Hefner's group, Team 5630, brings together students from eight schools with five or six mentors on board to help out.

They built a robot that can identify a target and get past obstacles to reaching it.

"It can actually disperse balls, so say there is a bunch of balls in front of a gear. It can intake all of those balls over the robot and pick up the gear instead so that is really cool."

The competition, 2017 FRC Western Canada Regional, isn't Team 5630's first rodeo.

Team 5630 from Calgary also competed in the Idaho regional competition. (Jenny Howe/CBC)

"We actually went to the Idaho regional," Hefner explained.

"Which for us didn't turn out all that well, but it was a good recognition to see that everything works."

A competitor from a Fort McMurray high school says his team used the Japanese term for continuous improvement, kaizen, as the basis of their work.

"We just take each other's ideas and try and make the perfect solution to a problem," said Nathaniel Crossley, astudent atFather Patrick Mercredi Community High School.

Nathaniel Crossley, from a Fort McMurray team, says teamwork was a big part of their strategy. (Jenny Howe/CBC)

"A lot of this is mainly teamwork.
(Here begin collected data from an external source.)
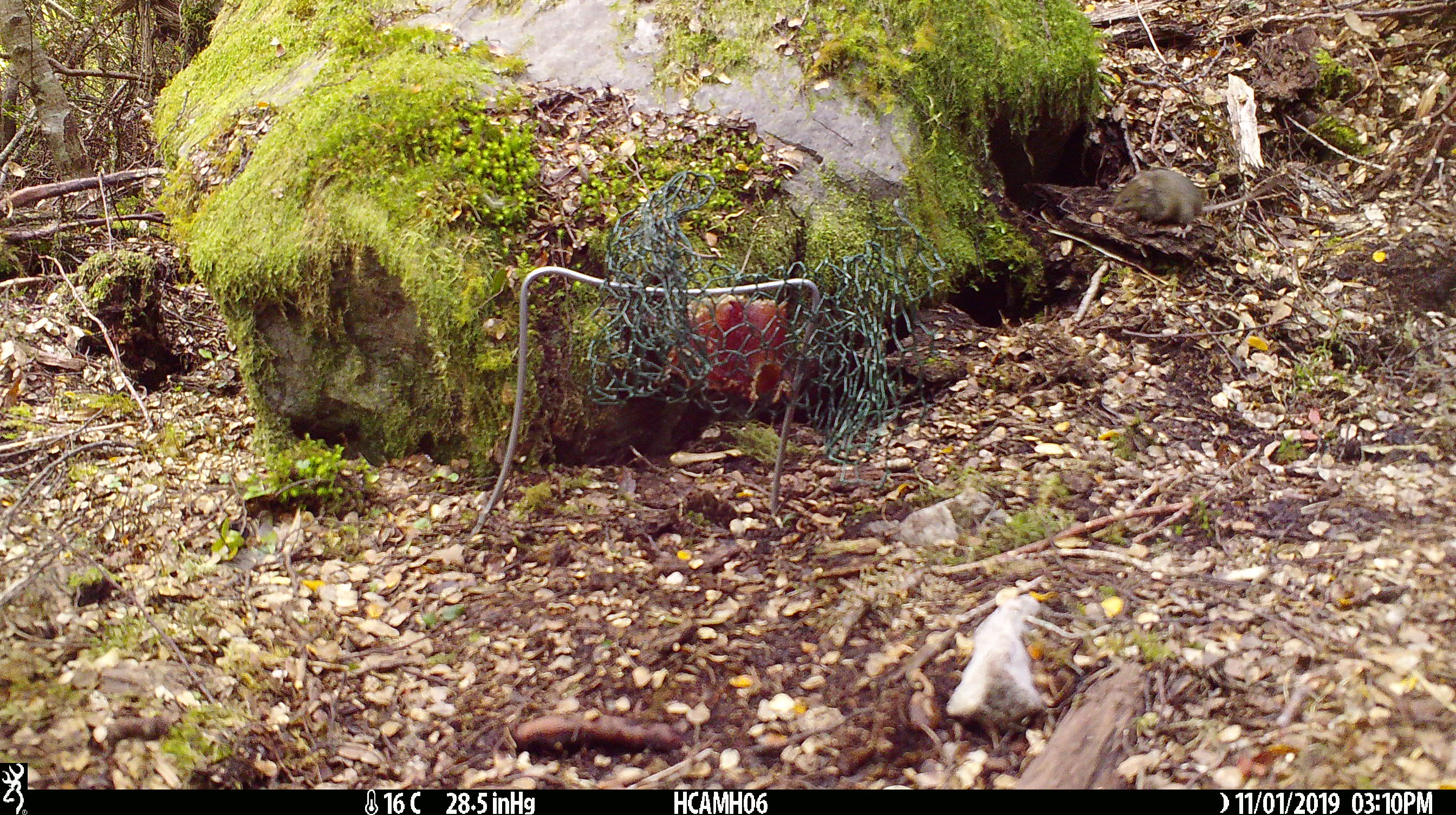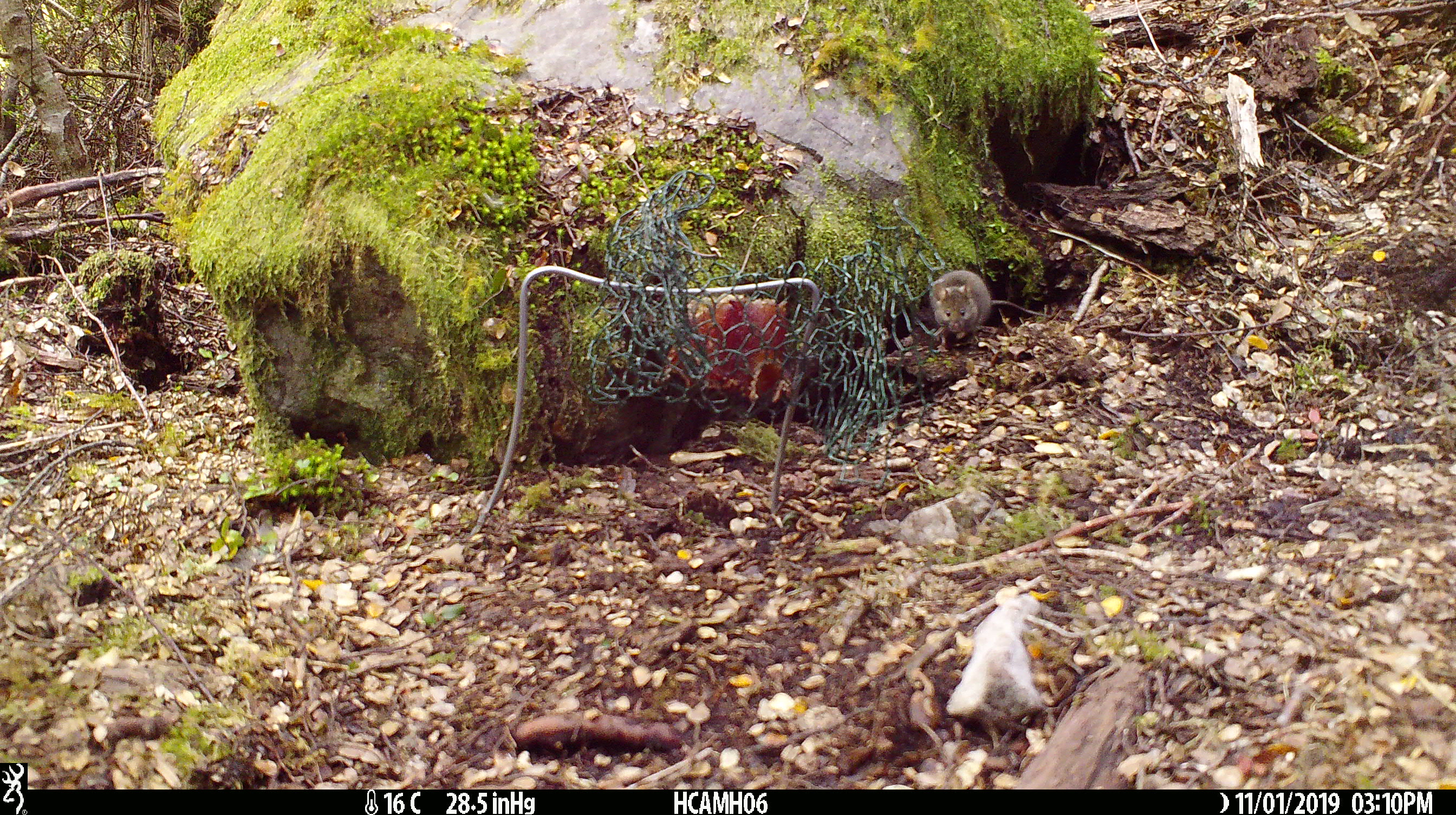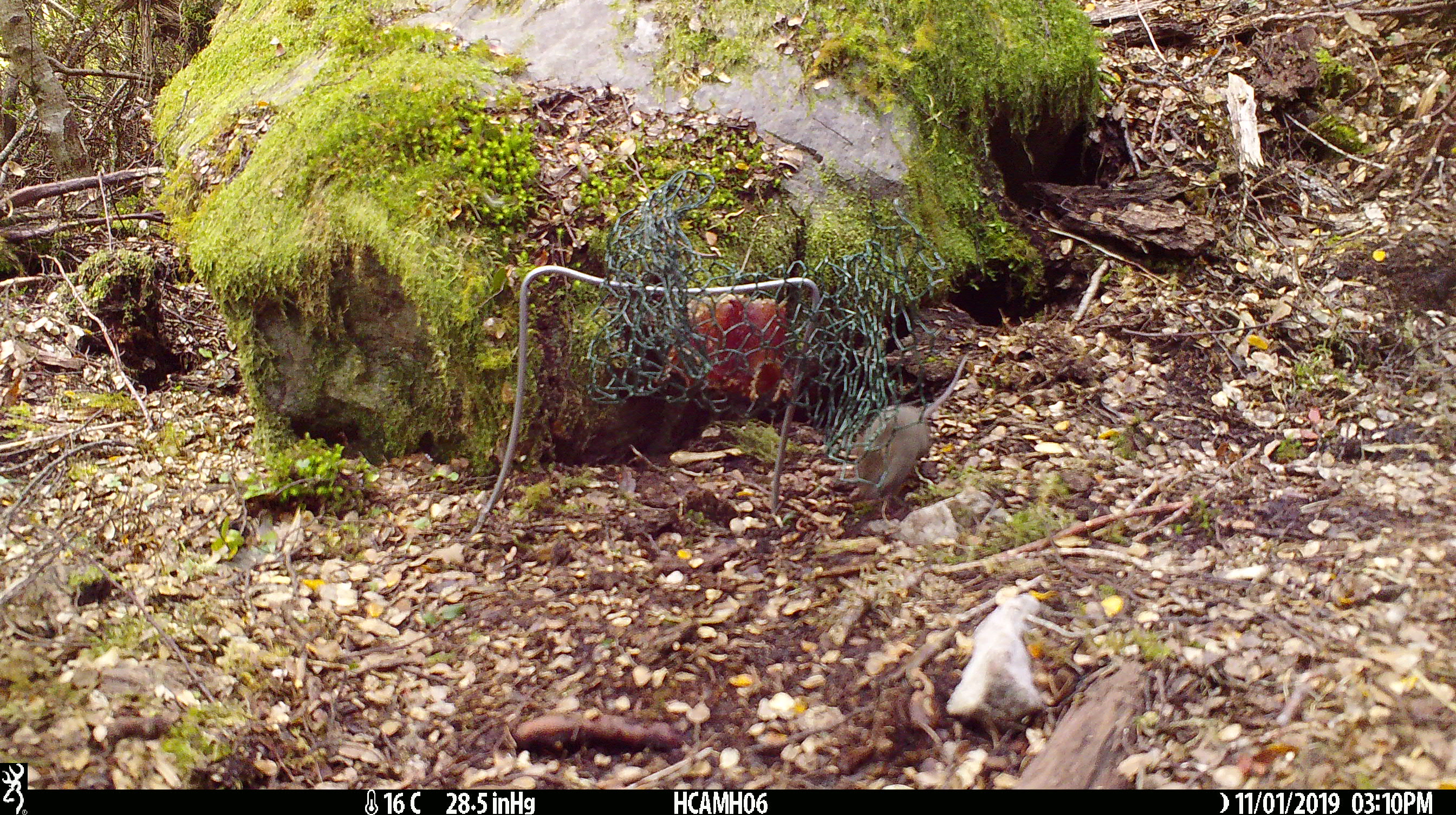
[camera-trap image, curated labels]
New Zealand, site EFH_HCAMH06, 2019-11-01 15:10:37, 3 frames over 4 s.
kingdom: Animalia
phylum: Chordata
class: Mammalia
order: Rodentia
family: Muridae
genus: Mus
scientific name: Mus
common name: mouse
Mouse (Mus).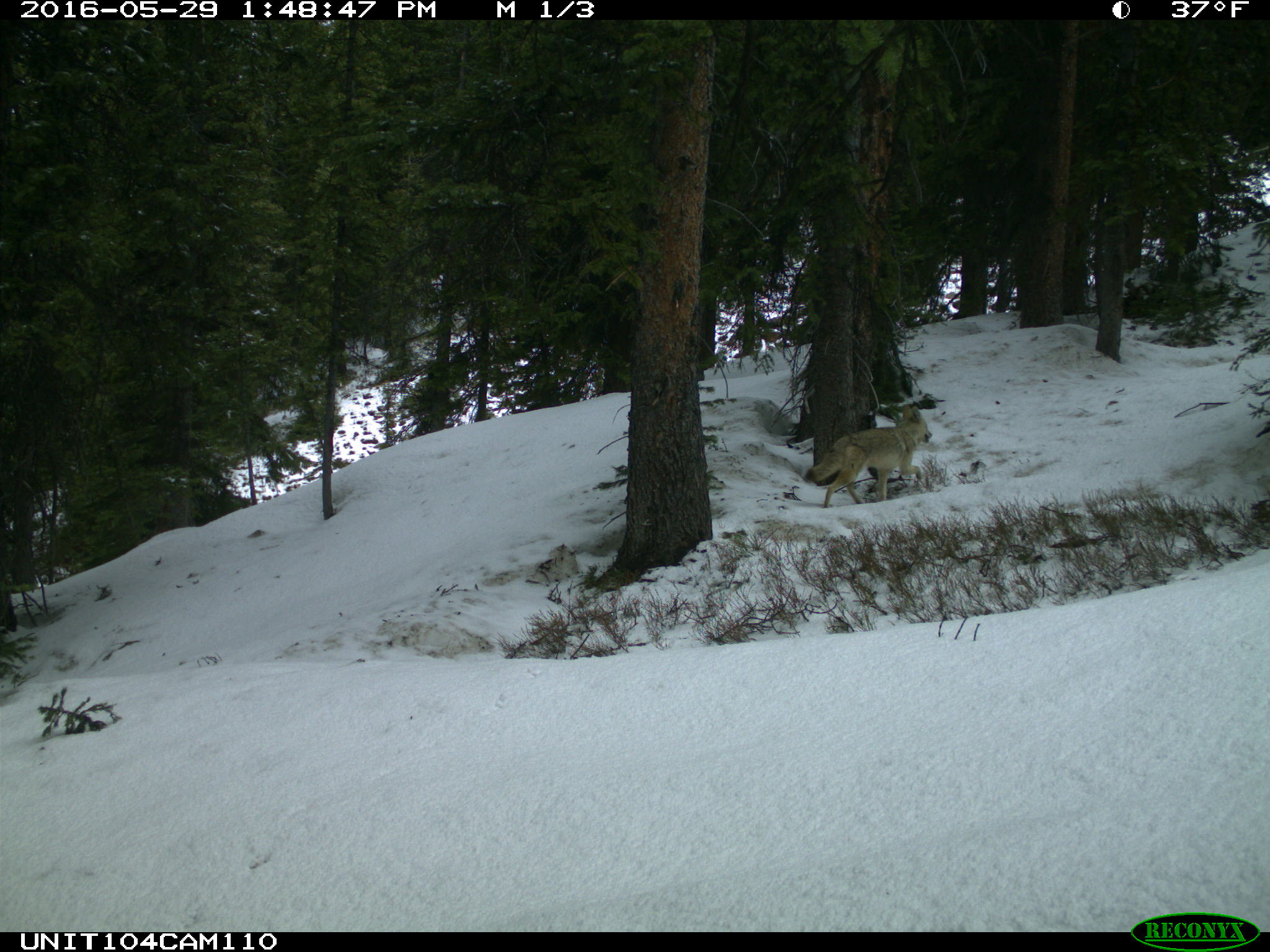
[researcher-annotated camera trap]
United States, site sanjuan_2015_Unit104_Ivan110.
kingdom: Animalia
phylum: Chordata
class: Mammalia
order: Carnivora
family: Canidae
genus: Canis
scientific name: Canis latrans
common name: coyote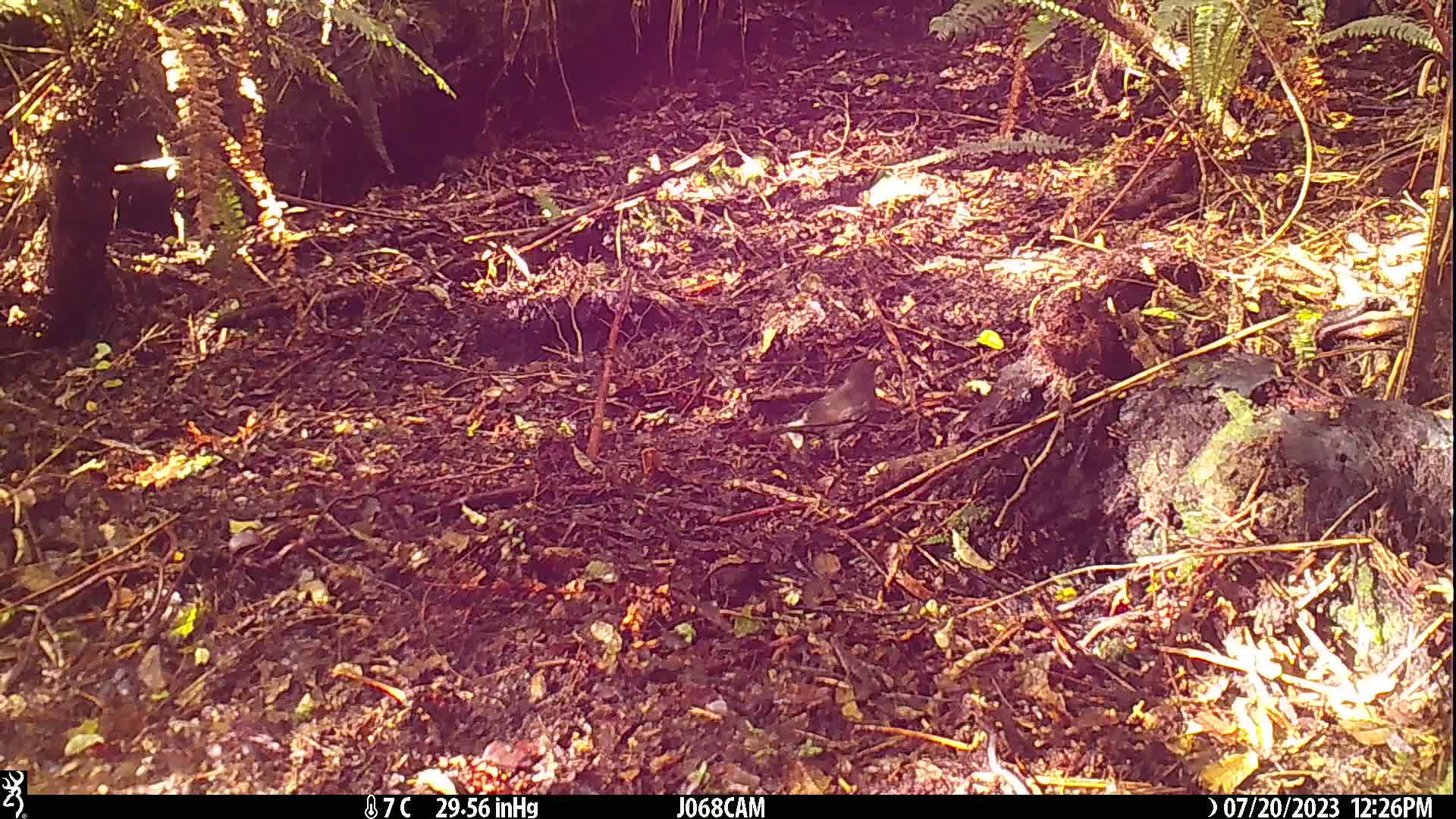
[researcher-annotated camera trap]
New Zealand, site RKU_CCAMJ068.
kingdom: Animalia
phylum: Chordata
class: Aves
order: Passeriformes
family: Turdidae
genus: Turdus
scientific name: Turdus merula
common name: eurasian blackbird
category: blackbird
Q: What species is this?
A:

It is not individually designed. Someone will design something and then pitch it and then we'll see how we like it and if we'll use it or not."

His team's robot can pick up balls, gears and even climb a rope.

Crossley says he's always had an interest in the robotics world.

"It started out with Lego robotics in Grades 7 and 8 and the moved up to VEX and now I am here with FRC which is the biggest robots we have at our school."

Robots try to collect balls, gears and then climb a rope, as part of the competition. (Jenny Howe/CBC)

Organizers say the competition draws 49 teams from as far away as Australia, China, Poland and Turkey.

And Hefner's confident his team will do well.

"I think we are going to win," Hefner said."I want to win and I think we will, so we will see."

His team has named their entry.

"Metric, because we are Canada," he explained."Except everything on the robot is in Imperial but like, whatever."

The competition wraps Saturday at the University of Calgary's Olympic Oval.